▶ _Text passage_
******

Pa.'s lagging vaccine rollout takes center stage in Harrisburg
Pennsylvania’s lagging coronavirus vaccine distribution came under fire Wednesday as health leaders cited poor communication and disorganization as reasons for the slow rollout and lawmakers questioned the state’s efficiency in inoculating residents.
The three-hour hearing, conducted by the House Health Committee, addressed concerns with vaccine accessibility, racial disparities, the pace and efficiency of the process, and other issues that have become prominent during the rollout. Health leaders, meanwhile, pointed out persistent flaws in how the government communicates with vaccine providers, causing difficulties with organizing clinics and administering doses.
Pennsylvania is ranked tied for 39th among the 50 states in terms of the percentage of people who have received at least one dose of the vaccine.
The hearing included testimony from hospital and community health leaders, representatives from Walgreens and CVS, and Acting Health Secretary Alison Beam.
Susan Friedberg Kalson, CEO of the Squirrel Hill Health Center, said her small staff is juggling the needs of high-risk residents when it comes to testing and vaccinations as well as other routine health needs. When it comes to vaccine rollout, Friedberg Kalson said, she has noticed miscommunication at all levels of government.
“Everything that happens at a federal level and the state level ends up on our doorstep,” she said.

******

▶ _Exercise data_

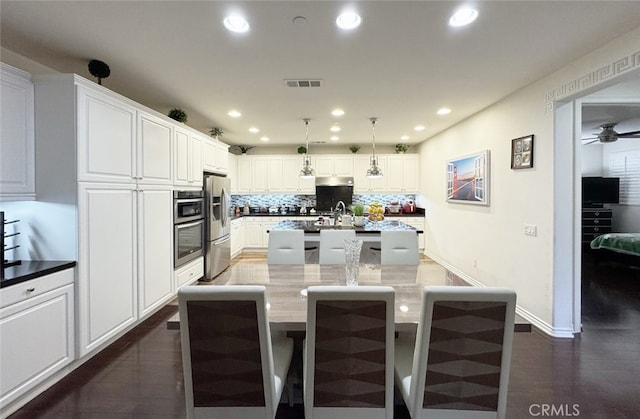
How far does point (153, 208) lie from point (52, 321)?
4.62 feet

******

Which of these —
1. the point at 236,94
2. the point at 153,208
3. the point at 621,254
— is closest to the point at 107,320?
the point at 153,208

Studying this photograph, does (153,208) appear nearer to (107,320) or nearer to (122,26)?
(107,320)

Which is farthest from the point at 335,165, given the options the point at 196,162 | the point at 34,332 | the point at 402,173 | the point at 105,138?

******

▶ _Required actions_
1. Rewrite the vaccine rollout article from "The hearing included" to "levels of government.", putting "statements" in place of "testimony".
2. Extend the article on Pennsylvania's vaccine rollout from the point where it stops.
This material has no connection to the article on Pennsylvania's vaccine rollout.

▶ _Answers by item_
1.
The hearing included statements from hospital and community health leaders, representatives from Walgreens and CVS, and Acting Health Secretary Alison Beam.
Susan Friedberg Kalson, CEO of the Squirrel Hill Health Center, said her small staff is juggling the needs of high-risk residents when it comes to testing and vaccinations as well as other routine health needs. When it comes to vaccine rollout, Friedberg Kalson said, she has noticed miscommunication at all levels of government.

2.
Squirrel Hill Health Center received its first allocation of doses with no advance notice from the state, she said. It has since struggled with shrinking supply and a disorganized registration system. The facility also is covering the cost of new hires to oversee vaccine clinics in the absence of federal funding, she said.
Friedberg Kalson said she worried about the prevalence of people placing their names on multiple waiting lists at hospitals and pharmacies in several counties, a practice many have taken to given the lack of a centralized registration system in the state. She said it creates confusion with supply and demand as well as a “general atmosphere of competition in which the fittest and most technologically adept — who frankly aren’t the people we are charged with serving first — get the prize.”
“Given the uncertainty about supply, we need to control how many people we register,” she said. “But without any centralized system or any coordination … many people register at multiple locations, compounding the problem of no-shows and potential waste.”
Friedberg Kalson noted there may be some disagreement over the best way to coordinate registration, but “what we have now isn’t working.”
Coordinating the amount of vaccine to ask for is complicated further by a lack of communication with government officials. Richard Allen, CEO of Warren General Hospital in Warren County, said there is confusion about how allocations are determined, how much the hospital can expect to receive and when it would arrive.
“A couple of weeks ago we ordered 2,000 vaccine (doses) and we received 400,” Allen said.
Warren General Hospital is the main vaccine distributor in the county, Allen said. As of Tuesday, only one pharmacy in the county had been allocated any doses (about 200), and it quickly administered the majority of them, he said.
Both health leaders who testified said they struggle to keep up with shifting guidelines from the Centers for Disease Control and Prevention and the state Department of Health. When the state announced an expansion of Phase 1A two weeks ago, they said, they experienced an overload of phone calls and emails as the newly eligible rushed to receive doses that providers didn’t have.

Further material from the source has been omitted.